I recount all of this saga today because as I deal with my evangelical past and my co-existence with evangelicals, I learn that today, of all days, in this pre-Great Fast time of preparation, is the Feast of the Three Holy Hierarchs: Basil the Great, John Chrysostom, and Gregory the Theologian. The story behind this feast is that once upon a time in Constantinople, people used to take sides as to which of these great bishops they followed, and then one day, the three of them appeared in a vision to someone in the city and said that they were really all friends. No one of them is greater than the other; all of them are in the same economy of knowledge, and thus was born the Feast of the Three Holy Hierarchs, the day that we celebrate that you don’t have to pick one theologian whose thoughts to rethink because their contributions are common to the house of God and what matters is dwelling in this ecclesial home of ours.

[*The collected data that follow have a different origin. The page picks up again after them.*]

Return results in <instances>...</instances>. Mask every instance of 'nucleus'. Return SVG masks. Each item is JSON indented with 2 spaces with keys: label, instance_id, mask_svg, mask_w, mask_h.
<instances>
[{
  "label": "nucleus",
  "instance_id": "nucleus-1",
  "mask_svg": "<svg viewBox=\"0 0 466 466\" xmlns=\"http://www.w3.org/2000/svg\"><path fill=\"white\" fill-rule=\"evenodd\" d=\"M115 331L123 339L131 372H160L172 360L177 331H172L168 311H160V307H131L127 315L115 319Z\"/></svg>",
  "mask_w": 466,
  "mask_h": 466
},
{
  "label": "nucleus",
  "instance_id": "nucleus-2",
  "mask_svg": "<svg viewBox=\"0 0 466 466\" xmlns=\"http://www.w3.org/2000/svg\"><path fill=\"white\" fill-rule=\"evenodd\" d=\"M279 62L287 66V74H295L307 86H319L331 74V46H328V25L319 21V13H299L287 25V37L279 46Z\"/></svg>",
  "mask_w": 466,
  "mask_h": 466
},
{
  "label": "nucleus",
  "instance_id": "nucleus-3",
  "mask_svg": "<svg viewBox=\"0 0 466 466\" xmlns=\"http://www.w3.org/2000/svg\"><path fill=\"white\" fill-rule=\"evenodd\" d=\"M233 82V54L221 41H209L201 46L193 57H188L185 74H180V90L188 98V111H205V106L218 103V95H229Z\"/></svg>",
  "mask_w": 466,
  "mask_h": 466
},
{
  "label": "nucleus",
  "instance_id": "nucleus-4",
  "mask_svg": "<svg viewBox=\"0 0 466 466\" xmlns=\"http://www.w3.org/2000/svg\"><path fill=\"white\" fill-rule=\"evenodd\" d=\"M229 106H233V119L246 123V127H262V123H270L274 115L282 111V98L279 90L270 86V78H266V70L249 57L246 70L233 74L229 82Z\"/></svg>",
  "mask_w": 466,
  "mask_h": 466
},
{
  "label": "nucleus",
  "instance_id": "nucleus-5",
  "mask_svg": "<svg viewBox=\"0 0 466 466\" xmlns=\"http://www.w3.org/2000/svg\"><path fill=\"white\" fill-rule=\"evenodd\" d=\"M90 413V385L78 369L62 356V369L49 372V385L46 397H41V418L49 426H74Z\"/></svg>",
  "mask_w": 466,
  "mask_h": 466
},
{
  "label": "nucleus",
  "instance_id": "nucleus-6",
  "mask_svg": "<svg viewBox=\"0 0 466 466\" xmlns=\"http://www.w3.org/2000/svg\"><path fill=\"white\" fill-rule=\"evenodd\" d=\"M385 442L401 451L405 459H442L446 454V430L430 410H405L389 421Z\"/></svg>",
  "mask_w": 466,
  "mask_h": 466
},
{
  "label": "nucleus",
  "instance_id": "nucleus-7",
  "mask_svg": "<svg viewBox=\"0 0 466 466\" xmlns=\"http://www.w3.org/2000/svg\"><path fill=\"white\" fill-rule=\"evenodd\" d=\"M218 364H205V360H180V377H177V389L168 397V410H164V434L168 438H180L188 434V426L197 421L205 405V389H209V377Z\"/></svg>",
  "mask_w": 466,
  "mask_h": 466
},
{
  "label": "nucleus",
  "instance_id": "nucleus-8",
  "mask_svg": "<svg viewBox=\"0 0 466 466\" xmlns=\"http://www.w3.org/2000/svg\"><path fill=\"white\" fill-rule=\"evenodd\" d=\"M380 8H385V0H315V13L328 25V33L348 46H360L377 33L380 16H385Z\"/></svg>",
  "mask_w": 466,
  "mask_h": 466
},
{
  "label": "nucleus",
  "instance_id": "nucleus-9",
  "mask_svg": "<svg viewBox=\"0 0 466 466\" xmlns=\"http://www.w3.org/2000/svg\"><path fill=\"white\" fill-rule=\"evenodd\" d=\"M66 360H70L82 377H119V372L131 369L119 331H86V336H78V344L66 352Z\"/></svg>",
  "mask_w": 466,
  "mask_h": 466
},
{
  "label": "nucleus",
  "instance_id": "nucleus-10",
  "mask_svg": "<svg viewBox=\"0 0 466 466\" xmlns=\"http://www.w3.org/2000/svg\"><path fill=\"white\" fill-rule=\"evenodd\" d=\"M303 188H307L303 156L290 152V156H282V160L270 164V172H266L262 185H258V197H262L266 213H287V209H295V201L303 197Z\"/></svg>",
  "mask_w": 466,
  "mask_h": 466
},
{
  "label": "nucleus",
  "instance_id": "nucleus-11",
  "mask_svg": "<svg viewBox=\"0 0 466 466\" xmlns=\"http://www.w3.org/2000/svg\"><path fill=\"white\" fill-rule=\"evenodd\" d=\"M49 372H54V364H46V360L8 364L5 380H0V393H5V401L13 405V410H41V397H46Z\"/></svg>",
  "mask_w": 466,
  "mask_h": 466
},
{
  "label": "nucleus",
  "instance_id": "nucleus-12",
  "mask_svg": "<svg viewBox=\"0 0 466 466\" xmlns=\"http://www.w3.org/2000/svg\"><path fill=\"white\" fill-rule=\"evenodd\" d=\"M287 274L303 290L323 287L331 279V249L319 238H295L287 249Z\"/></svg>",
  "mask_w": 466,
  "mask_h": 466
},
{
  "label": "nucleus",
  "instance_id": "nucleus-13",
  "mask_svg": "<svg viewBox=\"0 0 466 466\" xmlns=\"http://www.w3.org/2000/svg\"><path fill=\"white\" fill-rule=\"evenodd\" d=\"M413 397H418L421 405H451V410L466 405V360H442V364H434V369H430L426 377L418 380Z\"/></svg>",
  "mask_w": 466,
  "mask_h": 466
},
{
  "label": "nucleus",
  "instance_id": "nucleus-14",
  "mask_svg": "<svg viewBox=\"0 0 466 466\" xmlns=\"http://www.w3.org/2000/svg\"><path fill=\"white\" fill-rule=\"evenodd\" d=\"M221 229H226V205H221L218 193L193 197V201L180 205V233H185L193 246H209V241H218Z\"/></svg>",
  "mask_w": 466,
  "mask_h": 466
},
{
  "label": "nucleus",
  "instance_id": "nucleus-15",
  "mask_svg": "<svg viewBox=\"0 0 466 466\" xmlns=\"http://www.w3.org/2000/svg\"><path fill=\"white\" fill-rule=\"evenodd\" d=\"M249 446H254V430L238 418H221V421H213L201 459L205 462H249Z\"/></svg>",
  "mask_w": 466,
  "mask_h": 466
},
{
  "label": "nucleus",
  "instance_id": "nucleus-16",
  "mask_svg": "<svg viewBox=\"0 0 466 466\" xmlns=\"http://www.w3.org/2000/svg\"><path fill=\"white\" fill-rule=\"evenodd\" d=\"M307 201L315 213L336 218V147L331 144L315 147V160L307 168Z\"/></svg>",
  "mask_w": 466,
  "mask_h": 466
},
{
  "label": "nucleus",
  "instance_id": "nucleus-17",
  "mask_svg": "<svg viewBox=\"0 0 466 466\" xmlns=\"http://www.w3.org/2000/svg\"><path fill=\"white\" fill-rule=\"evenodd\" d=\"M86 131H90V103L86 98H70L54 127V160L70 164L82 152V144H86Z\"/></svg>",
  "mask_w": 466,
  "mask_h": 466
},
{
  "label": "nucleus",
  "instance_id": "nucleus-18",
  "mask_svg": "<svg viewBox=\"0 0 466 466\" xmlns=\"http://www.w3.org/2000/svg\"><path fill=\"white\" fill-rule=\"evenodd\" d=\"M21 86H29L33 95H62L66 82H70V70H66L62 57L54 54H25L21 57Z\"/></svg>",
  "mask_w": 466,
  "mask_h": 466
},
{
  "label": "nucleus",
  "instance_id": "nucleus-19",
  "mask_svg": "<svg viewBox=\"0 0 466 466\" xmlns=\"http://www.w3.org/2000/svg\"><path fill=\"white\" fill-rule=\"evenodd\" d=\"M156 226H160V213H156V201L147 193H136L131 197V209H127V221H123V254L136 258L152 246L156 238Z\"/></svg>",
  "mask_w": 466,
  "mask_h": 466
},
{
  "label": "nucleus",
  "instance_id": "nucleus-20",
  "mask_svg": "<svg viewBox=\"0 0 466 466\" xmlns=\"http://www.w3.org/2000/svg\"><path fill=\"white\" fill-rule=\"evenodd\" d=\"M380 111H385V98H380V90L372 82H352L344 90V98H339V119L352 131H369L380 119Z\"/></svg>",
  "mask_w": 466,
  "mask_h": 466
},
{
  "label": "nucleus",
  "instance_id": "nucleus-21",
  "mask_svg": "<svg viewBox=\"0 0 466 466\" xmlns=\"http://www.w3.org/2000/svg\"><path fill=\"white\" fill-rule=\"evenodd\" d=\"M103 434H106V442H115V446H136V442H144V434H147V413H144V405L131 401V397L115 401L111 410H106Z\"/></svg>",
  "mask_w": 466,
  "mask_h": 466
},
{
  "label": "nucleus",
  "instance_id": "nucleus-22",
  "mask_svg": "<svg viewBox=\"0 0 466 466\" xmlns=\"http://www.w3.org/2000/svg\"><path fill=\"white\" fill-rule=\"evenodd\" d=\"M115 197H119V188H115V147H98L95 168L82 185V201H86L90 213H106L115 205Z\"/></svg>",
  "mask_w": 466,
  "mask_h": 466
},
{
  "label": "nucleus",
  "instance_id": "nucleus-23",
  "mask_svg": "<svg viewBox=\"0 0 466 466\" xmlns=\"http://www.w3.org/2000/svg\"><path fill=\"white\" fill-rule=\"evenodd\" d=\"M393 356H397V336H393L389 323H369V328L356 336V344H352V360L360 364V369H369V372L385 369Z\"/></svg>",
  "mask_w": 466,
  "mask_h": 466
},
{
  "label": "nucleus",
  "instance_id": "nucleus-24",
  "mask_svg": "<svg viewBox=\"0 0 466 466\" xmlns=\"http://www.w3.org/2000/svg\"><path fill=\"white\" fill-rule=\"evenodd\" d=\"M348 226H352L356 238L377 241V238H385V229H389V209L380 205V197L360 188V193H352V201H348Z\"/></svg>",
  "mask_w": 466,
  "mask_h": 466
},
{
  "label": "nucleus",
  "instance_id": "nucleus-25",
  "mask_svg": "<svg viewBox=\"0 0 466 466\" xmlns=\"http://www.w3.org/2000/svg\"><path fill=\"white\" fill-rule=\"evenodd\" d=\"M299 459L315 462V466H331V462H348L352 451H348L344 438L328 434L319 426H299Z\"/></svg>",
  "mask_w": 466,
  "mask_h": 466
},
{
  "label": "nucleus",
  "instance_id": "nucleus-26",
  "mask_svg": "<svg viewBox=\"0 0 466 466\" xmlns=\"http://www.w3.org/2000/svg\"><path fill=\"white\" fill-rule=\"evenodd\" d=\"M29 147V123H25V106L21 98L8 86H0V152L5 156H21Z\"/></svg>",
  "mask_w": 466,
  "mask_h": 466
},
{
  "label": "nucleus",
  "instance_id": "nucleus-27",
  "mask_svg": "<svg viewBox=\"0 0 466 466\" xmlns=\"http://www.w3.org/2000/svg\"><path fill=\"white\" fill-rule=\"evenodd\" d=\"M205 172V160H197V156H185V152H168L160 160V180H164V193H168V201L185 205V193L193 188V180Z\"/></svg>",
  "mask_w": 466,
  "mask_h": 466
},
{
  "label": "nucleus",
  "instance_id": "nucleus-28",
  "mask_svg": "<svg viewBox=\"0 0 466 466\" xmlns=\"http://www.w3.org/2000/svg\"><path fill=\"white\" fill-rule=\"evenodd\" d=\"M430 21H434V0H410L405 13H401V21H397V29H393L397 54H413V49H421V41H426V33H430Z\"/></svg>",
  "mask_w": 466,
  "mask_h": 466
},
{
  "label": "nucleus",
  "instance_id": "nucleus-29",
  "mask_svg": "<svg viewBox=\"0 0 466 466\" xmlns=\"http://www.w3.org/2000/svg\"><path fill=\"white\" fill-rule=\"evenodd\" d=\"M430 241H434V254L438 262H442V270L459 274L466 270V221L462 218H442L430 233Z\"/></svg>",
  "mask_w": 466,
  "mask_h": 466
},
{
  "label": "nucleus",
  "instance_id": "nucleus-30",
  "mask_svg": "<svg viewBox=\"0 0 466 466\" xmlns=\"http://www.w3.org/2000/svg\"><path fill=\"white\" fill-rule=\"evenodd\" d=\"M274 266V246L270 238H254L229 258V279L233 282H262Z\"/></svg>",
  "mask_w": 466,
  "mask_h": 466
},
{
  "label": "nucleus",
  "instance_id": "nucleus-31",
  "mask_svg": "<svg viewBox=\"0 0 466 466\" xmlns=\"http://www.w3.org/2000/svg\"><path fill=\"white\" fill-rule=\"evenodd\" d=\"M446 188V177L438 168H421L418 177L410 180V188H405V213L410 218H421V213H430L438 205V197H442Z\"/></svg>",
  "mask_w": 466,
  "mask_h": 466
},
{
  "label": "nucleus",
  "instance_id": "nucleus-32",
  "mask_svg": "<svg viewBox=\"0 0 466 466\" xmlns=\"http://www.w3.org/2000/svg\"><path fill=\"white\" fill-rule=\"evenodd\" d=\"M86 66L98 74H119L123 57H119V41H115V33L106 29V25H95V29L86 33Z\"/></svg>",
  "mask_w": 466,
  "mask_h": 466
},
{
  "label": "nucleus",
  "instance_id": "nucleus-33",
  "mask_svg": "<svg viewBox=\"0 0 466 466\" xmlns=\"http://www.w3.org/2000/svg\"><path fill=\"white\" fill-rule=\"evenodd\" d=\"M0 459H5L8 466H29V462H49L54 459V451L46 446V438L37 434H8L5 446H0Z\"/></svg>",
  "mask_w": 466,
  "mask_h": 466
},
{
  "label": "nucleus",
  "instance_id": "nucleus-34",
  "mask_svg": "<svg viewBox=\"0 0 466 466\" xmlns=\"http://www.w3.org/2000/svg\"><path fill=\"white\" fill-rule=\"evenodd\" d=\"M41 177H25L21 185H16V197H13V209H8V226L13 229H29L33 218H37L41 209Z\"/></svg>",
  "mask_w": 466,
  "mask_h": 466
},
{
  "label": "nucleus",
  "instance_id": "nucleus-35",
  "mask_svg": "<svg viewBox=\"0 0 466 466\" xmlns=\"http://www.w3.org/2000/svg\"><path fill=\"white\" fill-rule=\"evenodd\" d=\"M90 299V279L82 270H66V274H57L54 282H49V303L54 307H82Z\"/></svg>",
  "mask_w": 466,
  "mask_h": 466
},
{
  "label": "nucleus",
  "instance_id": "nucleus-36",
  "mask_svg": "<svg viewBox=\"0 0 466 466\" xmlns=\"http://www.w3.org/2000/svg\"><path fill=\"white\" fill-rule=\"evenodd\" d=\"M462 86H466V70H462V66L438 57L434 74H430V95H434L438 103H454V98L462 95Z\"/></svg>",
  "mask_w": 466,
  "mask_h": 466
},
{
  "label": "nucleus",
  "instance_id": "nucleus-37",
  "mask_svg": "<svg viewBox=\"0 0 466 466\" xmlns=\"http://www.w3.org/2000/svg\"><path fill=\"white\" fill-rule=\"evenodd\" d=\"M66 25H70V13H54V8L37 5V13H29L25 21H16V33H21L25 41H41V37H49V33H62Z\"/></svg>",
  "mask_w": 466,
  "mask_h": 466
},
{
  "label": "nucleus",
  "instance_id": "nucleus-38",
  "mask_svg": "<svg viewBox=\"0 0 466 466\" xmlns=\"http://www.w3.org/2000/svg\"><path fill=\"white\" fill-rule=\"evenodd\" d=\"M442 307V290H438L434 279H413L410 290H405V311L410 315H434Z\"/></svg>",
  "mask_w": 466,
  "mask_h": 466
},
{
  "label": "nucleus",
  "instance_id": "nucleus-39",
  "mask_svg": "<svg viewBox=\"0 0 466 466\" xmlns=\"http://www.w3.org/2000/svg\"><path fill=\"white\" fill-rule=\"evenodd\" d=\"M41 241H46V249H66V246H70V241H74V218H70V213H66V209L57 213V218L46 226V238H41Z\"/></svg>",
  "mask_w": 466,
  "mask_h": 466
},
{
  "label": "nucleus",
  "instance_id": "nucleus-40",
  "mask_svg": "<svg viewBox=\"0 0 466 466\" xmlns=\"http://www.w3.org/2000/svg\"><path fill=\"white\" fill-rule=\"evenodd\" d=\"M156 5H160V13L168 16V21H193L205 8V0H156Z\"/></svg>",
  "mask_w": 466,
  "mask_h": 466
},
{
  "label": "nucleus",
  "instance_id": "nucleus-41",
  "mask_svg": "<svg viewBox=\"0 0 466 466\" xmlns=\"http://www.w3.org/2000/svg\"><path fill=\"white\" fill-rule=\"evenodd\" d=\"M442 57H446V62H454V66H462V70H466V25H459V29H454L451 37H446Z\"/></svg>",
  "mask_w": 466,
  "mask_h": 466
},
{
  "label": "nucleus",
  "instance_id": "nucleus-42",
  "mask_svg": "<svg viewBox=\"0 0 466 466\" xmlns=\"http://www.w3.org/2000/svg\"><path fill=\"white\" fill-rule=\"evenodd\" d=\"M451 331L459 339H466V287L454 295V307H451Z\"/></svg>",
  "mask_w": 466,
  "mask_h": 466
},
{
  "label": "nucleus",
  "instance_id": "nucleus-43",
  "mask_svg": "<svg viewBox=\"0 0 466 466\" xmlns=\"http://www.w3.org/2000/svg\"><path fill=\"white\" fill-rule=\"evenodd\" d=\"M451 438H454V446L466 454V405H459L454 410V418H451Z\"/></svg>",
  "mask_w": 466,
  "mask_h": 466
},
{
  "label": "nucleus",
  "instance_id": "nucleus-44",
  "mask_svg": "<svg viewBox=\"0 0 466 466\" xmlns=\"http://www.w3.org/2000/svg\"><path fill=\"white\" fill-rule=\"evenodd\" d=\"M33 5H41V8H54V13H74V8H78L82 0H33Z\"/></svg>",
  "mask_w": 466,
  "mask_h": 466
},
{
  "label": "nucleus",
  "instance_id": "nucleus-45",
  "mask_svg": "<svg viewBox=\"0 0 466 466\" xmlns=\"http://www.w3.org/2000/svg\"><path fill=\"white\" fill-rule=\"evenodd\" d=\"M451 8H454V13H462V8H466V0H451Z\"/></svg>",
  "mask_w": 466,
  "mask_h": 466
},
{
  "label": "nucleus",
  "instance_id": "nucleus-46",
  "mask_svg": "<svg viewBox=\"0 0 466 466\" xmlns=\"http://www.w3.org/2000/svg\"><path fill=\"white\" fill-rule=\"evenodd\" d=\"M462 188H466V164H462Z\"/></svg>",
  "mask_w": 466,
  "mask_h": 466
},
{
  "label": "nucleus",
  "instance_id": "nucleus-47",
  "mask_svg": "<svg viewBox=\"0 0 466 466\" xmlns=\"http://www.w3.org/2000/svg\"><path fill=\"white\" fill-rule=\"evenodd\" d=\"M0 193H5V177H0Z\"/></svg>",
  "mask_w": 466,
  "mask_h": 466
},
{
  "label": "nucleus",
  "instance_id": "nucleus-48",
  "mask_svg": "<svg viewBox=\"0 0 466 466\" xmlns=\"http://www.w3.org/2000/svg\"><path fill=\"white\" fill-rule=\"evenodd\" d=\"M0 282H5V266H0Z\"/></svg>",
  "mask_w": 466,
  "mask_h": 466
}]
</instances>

I realize now that John of the Cross, who was not one of the three holy hierarchs but who has part of my mystagogical journey in coming to this day, is more right than I thought he was. What had been stirred in my heart as a single and insecure young Asian American Christian man was certainly a passion, and even one for theology, but it was an inflamed form of the passions to engorge myself in knowledge. Perhaps Dan Fuller’s advice to pick one theologian and stick with them was one way to get a handle on this passion of being all over the place theologically, but not even John Piper could do it — is he really an Edwards guy, or is he a C.S. Lewis fanatic? — and certainly not Mark Driscoll who claimed all the Protestant theologians as his own. But the problem is the passions themselves, and as much as the Puritan theologian John Owen claimed that only passion can drive out passion, this overheated fire that burns for the gluttony of knowledge can burn houses down. The Three Holy Hierarchs, themselves no strangers to either the passions or the proper place of the fire of the Holy Spirit, offer another path, then, which is to consider that this desire to know of the deep things of the world and the divinity by whose being it is constituted is situated in an economia of knowledge in which one participates at table, in liturgy, and in common life. Theology in this sense is not done by books, which are only the attempts to articulate the reflection on our mystical life together and thus are not banking sources of knowledge but points of conversation to be discussed, but by the actual partaking in the divine life by which actual mystical learning – mystagogy – happens. I suppose what I am saying is that I stand by what I said to the Asian American evangelicals that night when I made fun of how they seemed to let John Piper do their theology for them. If Asian American Christians do not want to practice a colonized form of theology, then the path forward is mystagogy in this economia that is ours together, in which all things are ours and ours is Christ’s, and the pastoral omophoria of the Three Holy Hierarchs shepherds us to the fulfillment of desire that is met by the One who is truly Being and in whom we live and move and have our being.